*TEXTE PROPOSÉ*:
Cette édition de LaboGN a été marquée par un nivellement très progressif des participations aux frais, mais aussi des difficultés à atteindre la jauge fixée de 60 participant·e·s. Pour pallier cela, nous avons choisi de piocher dans les comptes de l’association et organisé un événement à perte. Ça m’a donné envie de « parler d’argent », en m’appuyant sur un outil d’éducation populaire chiné lors d’un « Labo des Conflits » (on reste sur la thématique laborantine). Cet article vise à faire un retour sur les résultats de cette enquête EXCLUSIVE en milieu laboGNiste.
L’outil
Durant la semaine, j’ai affiché dans une salle à part un panneau sur lequel les participant·e·s étaient invité·e·s à indiquer anonymement quatre critères (Image 1) :
- Leurs revenus (salaires, allocations, rentes, loyers…) ;
- Leurs dépenses (loyers, alimentation, crédits, frais de santé, transports, personnes à charge…) ;
- Leurs économies ou dettes ;
- Les héritages potentiels qu’iels pourraient toucher.
Une affiche comportant un tableau avec en haut des colonnes des montants financiers (de -500 000 à +500 000) sur laquelle des personnes anonymes ont indiqué sur chaque ligne leurs revenus, dépenses, économies/dettes, héritages potentiels à l’aide de couleurs différentes.
35 personnes (sur 56 présentes) l’ont rempli entre lundi et mercredi, puis je l’ai décroché pour récolter les résultats et j’ai proposé une restitution lors d’un atelier d’une vingtaine de minutes précédant l’assemblée générale de l’association, le mercredi après-midi.
Revenus
Si cet indicateur a globalement été compris, il a néanmoins déjà ses limites : ne pas visibiliser les revenus variables (bien que certain·e·s aient pris l’initiative de noter une fourchette de revenus plutôt qu’un revenu fixe ou une moyenne), masquer l’origine des revenus (salaires, allocations et revenus du capital ne sont pas porteurs des mêmes réalités sociales et connotations)…
Dépenses
Si cet indicateur aurait pu être intéressant pour visibiliser les différences entre, par exemples, personnes habitant en campagne ou en ville, seules ou avec des personnes à charge, etc., il a été mal compris. En effet, certaines personnes ont renseigné leurs dépenses effectives (à la fin du mois, j’ai dépensé X €), d’autres seulement les dépenses fixes (loyers, factures). Ainsi, le reste à vivre (obtenu en soustrayant les dépenses aux revenus) ne représente pas la même chose pour tout le monde : pour certain·e·s, il s’agit du montant disponible pour les dépenses ponctuelles ou de loisir, tandis que pour d’autres, cela inclut l’alimentation par exemple. En outre, les dépenses ainsi affichées ne visibilisent pas le niveau de vie, pourtant crucial (une personne qui dépense 2 000 € de salaire par mois, mais qui a de nombreuses dépenses de loisir et un niveau de vie élevé, n’est pas logée à la même enseigne qu’une personne qui, sur ces mêmes 2 000 €, entretient seule deux enfants et a des fins de mois difficiles). L’indicateur aurait ainsi été plus pertinent en tant que « reste à dépenser » une fois les charges fixes déduites. Parce qu’il était illisible en tant que tel, je l’ai exclu de la visualisation finale.

*DONNÉES FOURNIES*:
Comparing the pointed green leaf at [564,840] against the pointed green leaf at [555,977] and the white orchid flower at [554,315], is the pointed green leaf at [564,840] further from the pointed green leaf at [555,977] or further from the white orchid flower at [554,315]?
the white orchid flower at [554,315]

*TÂCHES À RÉALISER*:
1 – Selon l'article sur LaboGN, combien de personnes ont rempli le panneau ?
2 – Recopiez l'article sur LaboGN entre « Une affiche comportant » et « de couleurs différentes. », bornes comprises.
3 – Les affirmations suivantes concordent-elles avec l'article sur LaboGN ? Pour chacune, répondez par oui ou non et citez les mots décisifs de l'article.
(a) Les résultats ont été restitués lors d'un court atelier précédant l'assemblée générale de l'association.
(b) L'indicateur des dépenses figure dans la visualisation finale.
(c) L'événement a dégagé un bénéfice.

*LES RÉPONSES*:
1 – 35 personnes, sur les 56 présentes.

2 –
Une affiche comportant un tableau avec en haut des colonnes des montants financiers (de -500 000 à +500 000) sur laquelle des personnes anonymes ont indiqué sur chaque ligne leurs revenus, dépenses, économies/dettes, héritages potentiels à l’aide de couleurs différentes.

3 –
(a) Oui : « j’ai proposé une restitution lors d’un atelier d’une vingtaine de minutes précédant l’assemblée générale de l’association ».
(b) Non : « Parce qu’il était illisible en tant que tel, je l’ai exclu de la visualisation finale. »
(c) Non : « organisé un événement à perte ».